Entropy Regularization
Posted on
systematically explore regularizing neural networks by penalizing low entropy output distributions
show that penalizing low entropy output distributions, which has been shown to improve exploration in RL, acts as a strong regularizer in supervised learning
connect a maximum entropy based confidence penalty to label smoothing through the direction of the KL divergence
Introduction
- despite using large datasets, neural networks are still prone to overfitting
- numerous techniques have been proposed to prevent overfitting, e.g., early stopping, L1/L2 regularization (weight decay), dropout, and batch normalization.

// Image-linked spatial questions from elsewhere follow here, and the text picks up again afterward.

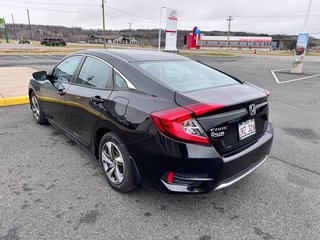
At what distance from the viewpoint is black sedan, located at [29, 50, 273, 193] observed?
79.6 inches

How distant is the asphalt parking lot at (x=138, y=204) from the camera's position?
7.05 feet

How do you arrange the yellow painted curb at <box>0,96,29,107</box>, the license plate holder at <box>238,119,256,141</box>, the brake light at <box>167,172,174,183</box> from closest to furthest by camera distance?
1. the brake light at <box>167,172,174,183</box>
2. the license plate holder at <box>238,119,256,141</box>
3. the yellow painted curb at <box>0,96,29,107</box>

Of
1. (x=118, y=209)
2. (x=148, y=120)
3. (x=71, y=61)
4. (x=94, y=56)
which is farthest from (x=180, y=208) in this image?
(x=71, y=61)

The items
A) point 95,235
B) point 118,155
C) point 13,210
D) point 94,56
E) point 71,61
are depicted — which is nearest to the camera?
point 95,235

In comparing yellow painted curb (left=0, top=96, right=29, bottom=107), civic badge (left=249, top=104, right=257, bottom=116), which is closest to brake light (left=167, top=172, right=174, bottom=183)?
civic badge (left=249, top=104, right=257, bottom=116)

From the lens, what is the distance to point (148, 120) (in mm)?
2107

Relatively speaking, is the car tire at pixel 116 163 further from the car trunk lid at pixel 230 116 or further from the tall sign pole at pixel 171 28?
the tall sign pole at pixel 171 28

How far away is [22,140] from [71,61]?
156cm

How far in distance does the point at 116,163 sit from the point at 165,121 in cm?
95

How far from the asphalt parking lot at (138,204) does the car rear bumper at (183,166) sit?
1.27 feet

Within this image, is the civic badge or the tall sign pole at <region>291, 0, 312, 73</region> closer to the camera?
the civic badge

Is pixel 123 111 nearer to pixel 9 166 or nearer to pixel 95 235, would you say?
pixel 95 235

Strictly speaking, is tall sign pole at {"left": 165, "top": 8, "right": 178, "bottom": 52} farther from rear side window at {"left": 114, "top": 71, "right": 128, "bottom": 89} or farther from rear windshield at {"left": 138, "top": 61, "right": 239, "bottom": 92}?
rear side window at {"left": 114, "top": 71, "right": 128, "bottom": 89}

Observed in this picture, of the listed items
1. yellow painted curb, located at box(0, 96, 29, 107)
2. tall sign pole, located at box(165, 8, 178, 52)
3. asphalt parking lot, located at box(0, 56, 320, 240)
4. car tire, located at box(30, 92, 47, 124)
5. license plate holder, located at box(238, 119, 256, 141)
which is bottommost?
asphalt parking lot, located at box(0, 56, 320, 240)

- these techniques act on the hidden activations or weights of a neural network
- regularizing the output distribution of large, deep neural networks has largely been unexplored.
- the probabilities assigned to incorrect classes are an indication of how the network generalizes
- distillation exploits this fact by explicitly training a small network to assign the same probabilities to incorrect classes as a large network or ensemble of networks that generalizes well
- the paper systematically evaluated two output regularizers: a maximum entropy based confidence penalty and label smoothing
Directly Penalizing Confidence
a neural network produces a conditional distribution $p_\theta(y\mid x)$ over classes given an input $x$ through a softmax function
the entropy is given by
\[H(p_\theta(y\mid x)) = -\sum_i p_\theta(y_i\mid x)\log p_\theta(y_i\mid x)\]to penalize confident output distributions, add the negative entropy to the negative log-likelihood during training
\[L(\theta) = -\sum\log p_\theta(y\mid x) - \beta H(p_\theta(y\mid x))\]where $\beta$ controls the strength of the confidence penalty.
Anneling and Thresholding the confidence penalty
In RL, penalizing low entropy distributions prevents a policy network from converging early and encourages exploration
However, in supervised learning, we typically want quick convergence, while preventing overfitting near the end of training, suggesting a confidence penalty that is weak at the beginning of training and strong near convergence. A simple way to achieve this is to anneal the confidence penalty
another way to strengthen the confidence penalty as training progresses is to only penalize output distributions when they are below a certain entropy threshold. We can achieve this by adding a hinge loss to the confidence penalty, leading to an objective of the form
\[L(\theta) = -\sum \log p_\theta(y\mid x) - \beta \max(0, \Gamma - H(p_\theta(y\mid x)))\]where $\Gamma$ is the entropy threshold below which we begin applying the confidence penalty
Connection to Label Smoothing
When the prior label distribution is uniform, label smoothing is equivalent to adding the KL divergence between the uniform distribution $u$ and the network’s predicted distribution $p_\theta$ to the negative log-likelihood
\[L(\theta) = -\sum \log p_\theta(y\mid x) - D_{KL}(u\Vert p_\theta(y\mid x))\]